A sample of platinum (Pt) is displayed at the Laboratory of Physics and Material studies (LPEM) in Paris, France, June 23, 2025. REUTERS/Benoit Tessier

(Reuters) -South Africa's Tharisa Plc announced plans on Friday to spend $547 million on an underground platinum group metals mining project over the next decade, betting on the metals being integral to the global shift to cleaner energy technologies.

The company will transition its depleting open pit PGM and chrome co-producing Tharisa mine on South Africa's Bushveld complex to underground mining within the next 10 years, it said.

"The underground project is the natural progression for our operations and has been established to increase the life-of-mine development to access the multi-generational mineral resource base," CEO Phoevos Pouroulis said during a call.

He added that PGMs remained "critical metals and minerals that the world has realised are a necessity to transition to a future world".

Despite concerns that PGMs, mainly used in autocatalysts that help curb vehicle emissions, were under threat from the growth in electric vehicle usage, the metals are considered to be useful in fuel cell technologies and clean hydrogen.

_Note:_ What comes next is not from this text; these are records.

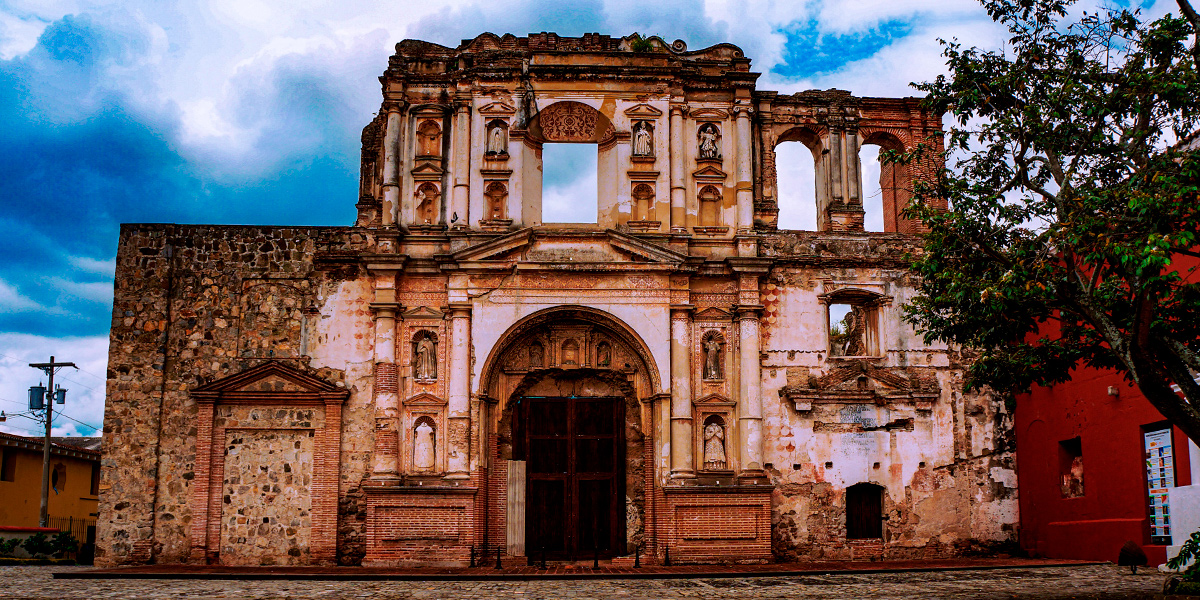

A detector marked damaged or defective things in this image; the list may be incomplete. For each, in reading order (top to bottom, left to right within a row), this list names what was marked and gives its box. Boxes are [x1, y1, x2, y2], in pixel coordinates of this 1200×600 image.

broken upper facade [94, 32, 1016, 568]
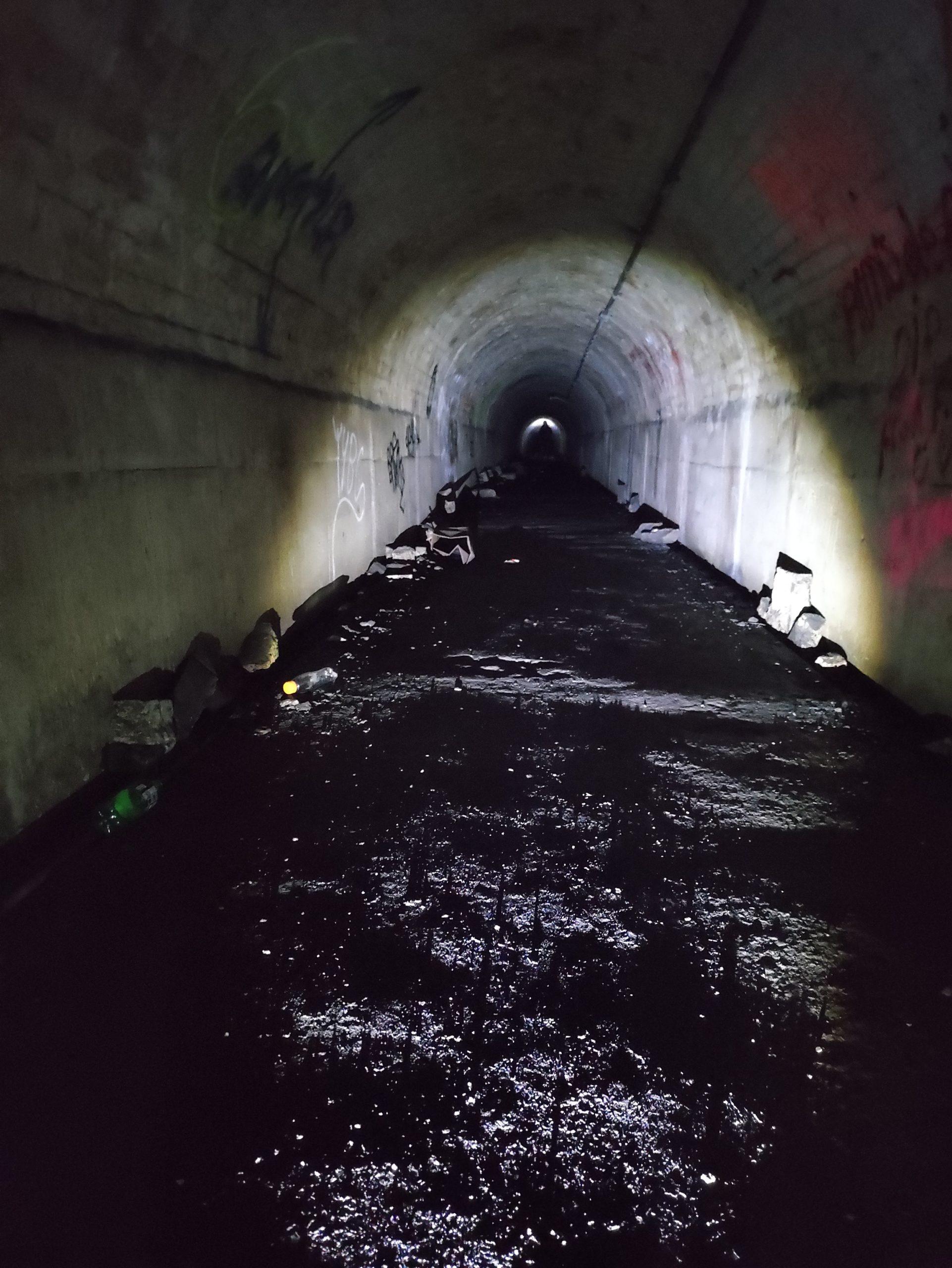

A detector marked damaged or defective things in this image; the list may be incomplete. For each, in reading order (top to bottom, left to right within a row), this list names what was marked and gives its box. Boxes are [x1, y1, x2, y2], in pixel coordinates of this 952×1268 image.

broken concrete chunk [765, 555, 808, 634]
broken concrete chunk [240, 610, 281, 674]
broken concrete chunk [789, 606, 824, 650]
broken concrete chunk [812, 650, 844, 670]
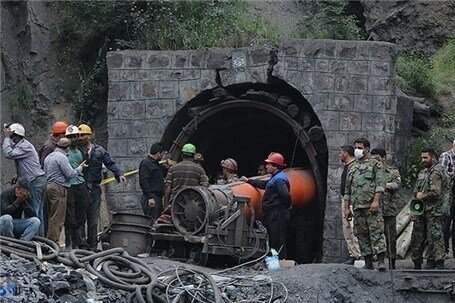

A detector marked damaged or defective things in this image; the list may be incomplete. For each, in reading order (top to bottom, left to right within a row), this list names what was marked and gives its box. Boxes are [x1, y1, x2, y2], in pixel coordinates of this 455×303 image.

rusty barrel [171, 169, 318, 238]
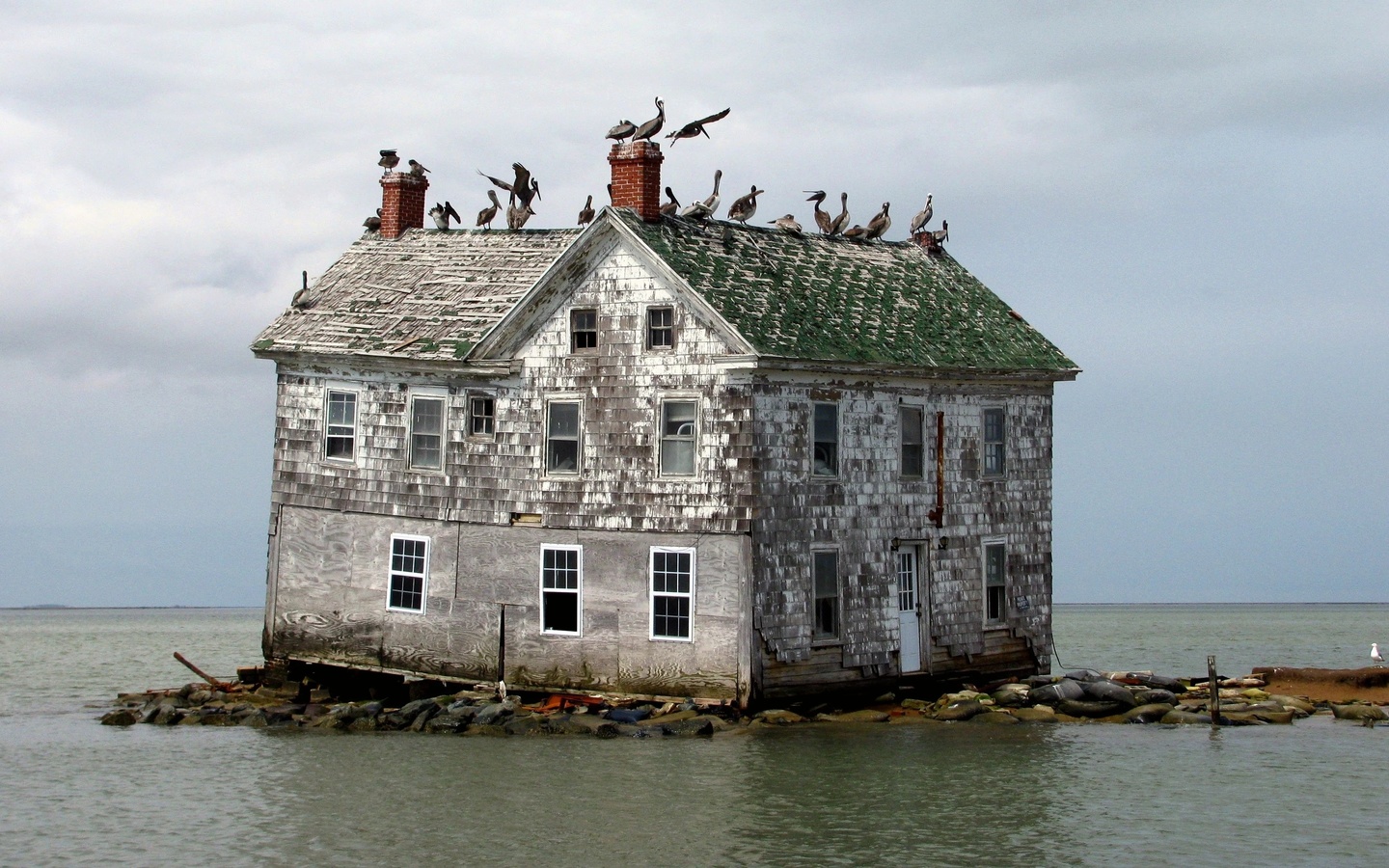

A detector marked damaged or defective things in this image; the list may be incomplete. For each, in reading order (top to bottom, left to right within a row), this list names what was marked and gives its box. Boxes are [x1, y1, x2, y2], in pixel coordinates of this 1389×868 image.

broken window [386, 530, 427, 613]
broken window [541, 544, 580, 633]
broken window [649, 544, 694, 638]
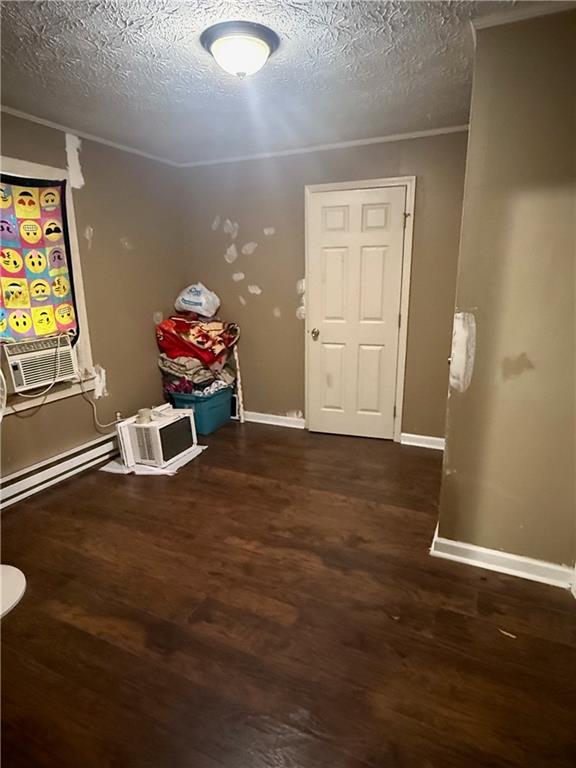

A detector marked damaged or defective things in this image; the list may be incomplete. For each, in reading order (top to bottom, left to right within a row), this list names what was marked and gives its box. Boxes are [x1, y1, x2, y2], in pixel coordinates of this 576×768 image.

damaged wall paint [64, 132, 85, 189]
damaged wall paint [448, 310, 474, 392]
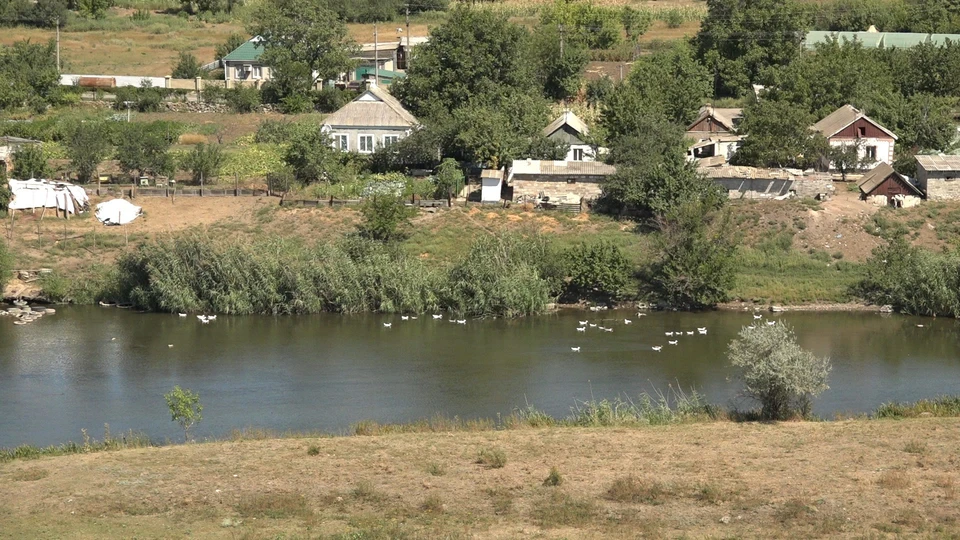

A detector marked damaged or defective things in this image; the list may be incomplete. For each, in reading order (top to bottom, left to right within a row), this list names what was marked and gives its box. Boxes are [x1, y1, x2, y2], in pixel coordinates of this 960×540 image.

rusty roof [808, 104, 900, 139]
rusty roof [912, 154, 960, 173]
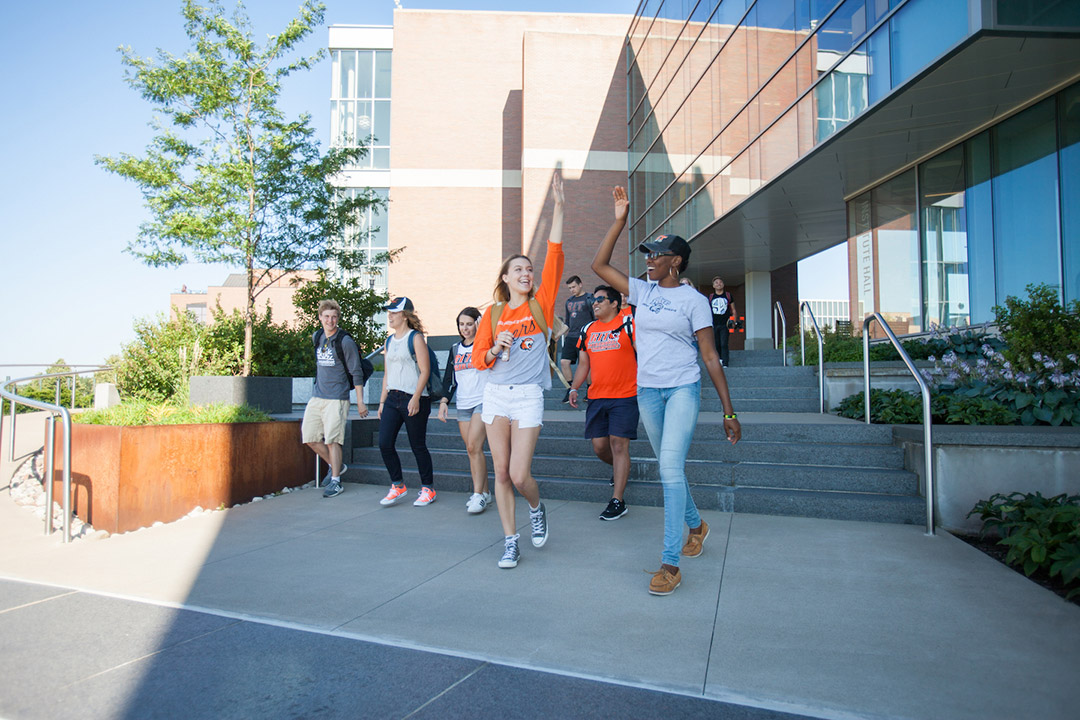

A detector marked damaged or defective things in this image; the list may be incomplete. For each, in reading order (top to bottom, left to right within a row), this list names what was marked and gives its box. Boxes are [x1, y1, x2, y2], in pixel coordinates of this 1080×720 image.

rusted metal planter [51, 423, 313, 535]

Tharisa's mechanised underground operations, which are expected to start delivering ore from the first of two shafts during the second quarter of 2026, will enhance efficiencies, lower costs and raise output, Pouroulis said.

At steady state, the underground operations are expected to deliver at least 200,000 ounces of PGMs and more than 2 million metric tons of chrome concentrate, annually. Tharisa has projected between 140,000 and 160,000 ounces of PGMs and 1.65 million to 1.8 million tons of chrome concentrates in its 2025 financial year.

The company is also developing the 226,000 ounce-per-year open pit Karo platinum mine in Zimbabwe, just one of two greenfield mine development projects in the platinum industry, along with Ivanhoe's Platreef mine in South Africa.

Miners have been wary of developing new platinum mines due to the advance of EVs and South African platinum miner Northam has said the number of PGM shafts has fallen to 53 from 81 in 2008.